--- Directions for this task ---
What you give must be the lines from the one containing "SUZUKI GS500F GSX600" through the last line of the listing below, exactly, with nothing else and no pictures.

--- Data below ---
######
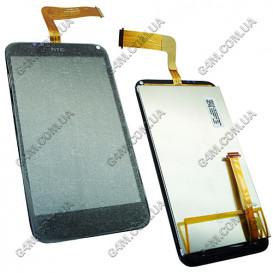 Дисплей HTC G11 S710e Incredible S с тачскрином (Оригинал)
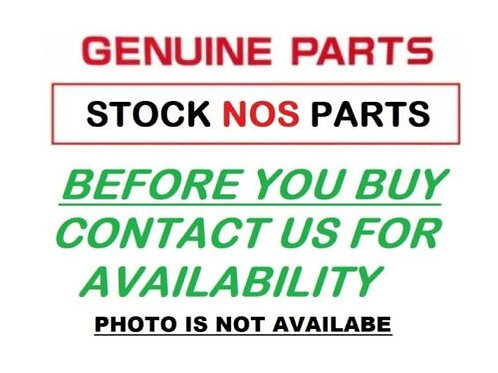 SUZUKI GS500F GSX600 DR-Z400 VL1500 GSX750F ADJUSTER CARBURETOR 13279-33�00 NOS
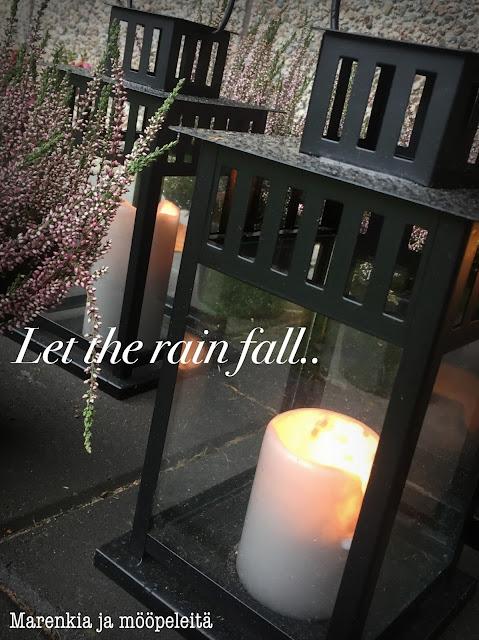 Ikea lantern & candles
######
--- Answer for the task ---
 SUZUKI GS500F GSX600 DR-Z400 VL1500 GSX750F ADJUSTER CARBURETOR 13279-33�00 NOS
 Ikea lantern & candles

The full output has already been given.